Now that the drone strikes have restarted signalling a rejection of one of the important parliamentary recommendations, how is Islamabad to negotiate new terms of engagement? The defiance of the highest court of the country has made Pakistan a laughing stock amongst the comity of nations. If we gleefully demonstrate disrespect to our supreme national institution, is the world going to pay much respect to our claims and postures?

The fact of the matter is that the government of the day lacks the will and the capacity to take clear and feasible decisions. Salala took place six months ago. We are still considering how to move forward to address its fallout. Increasing instability in the country is bound to have its toll.

The US special representative, Marc Grossman, and his team have had a number of meetings with top-notch Pakistanis, civil and military officeholders. Little of any concrete results, however, have come so far.

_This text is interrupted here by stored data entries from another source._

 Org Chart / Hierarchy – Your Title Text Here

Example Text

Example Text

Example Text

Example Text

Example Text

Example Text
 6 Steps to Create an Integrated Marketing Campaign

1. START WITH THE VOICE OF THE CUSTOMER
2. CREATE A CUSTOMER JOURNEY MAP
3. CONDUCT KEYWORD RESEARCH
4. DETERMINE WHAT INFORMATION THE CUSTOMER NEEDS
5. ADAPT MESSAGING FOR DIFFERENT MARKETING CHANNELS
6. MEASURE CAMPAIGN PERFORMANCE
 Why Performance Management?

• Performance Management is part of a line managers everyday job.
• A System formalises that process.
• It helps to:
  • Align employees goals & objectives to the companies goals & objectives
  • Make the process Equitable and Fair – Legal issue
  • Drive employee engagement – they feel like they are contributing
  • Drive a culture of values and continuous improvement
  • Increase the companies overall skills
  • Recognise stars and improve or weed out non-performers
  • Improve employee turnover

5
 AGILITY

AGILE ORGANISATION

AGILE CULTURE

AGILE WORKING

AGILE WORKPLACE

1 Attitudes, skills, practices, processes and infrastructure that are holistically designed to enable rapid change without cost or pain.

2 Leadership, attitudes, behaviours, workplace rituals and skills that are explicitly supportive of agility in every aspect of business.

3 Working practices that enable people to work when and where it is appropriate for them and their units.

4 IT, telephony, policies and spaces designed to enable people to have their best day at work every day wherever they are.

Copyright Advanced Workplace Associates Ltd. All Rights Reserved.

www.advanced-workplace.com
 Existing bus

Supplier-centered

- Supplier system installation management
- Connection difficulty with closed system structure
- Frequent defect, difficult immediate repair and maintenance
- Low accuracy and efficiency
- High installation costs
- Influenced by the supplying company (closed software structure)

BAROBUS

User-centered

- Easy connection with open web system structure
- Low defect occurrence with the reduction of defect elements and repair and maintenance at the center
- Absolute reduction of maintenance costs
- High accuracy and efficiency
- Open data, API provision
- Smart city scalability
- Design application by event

All that we have been left with is a wishy-washy statement from our Foreign Office spokesperson given at the weekly media briefing last Thursday. Mr Moazzam Ahmad Khan said that another meeting of the Defence Committee of the Cabinet was being held to “review mechanism to implement parliamentary recommendations.” He referred to the meetings with Grossman. He expected that the US would show “more understanding and patience.”

What “more understanding and patience”?

There is little realisation that dithering, dragging of feet and the circus that Pakistani politics has become, have only added to the complexity of the issues involved. With an economy going down by the day, with soaring internal and external debt, and with the law and order in tatters, an indecisive Pakistan is a sitting duck to be hit from right and left.

Political opposition alone can compel the government to see reason and not further jeopardise the country’s interests. It is unfortunate that there is no such united effort to inject sense into the federal ruling elite.

Just imagine a tainted head of state pitted against a determined and ruthless President of the most powerful country in the world and wonder about the days to come.

    The writer is an ex-federal secretary and ambassador, and  political and international relations analyst.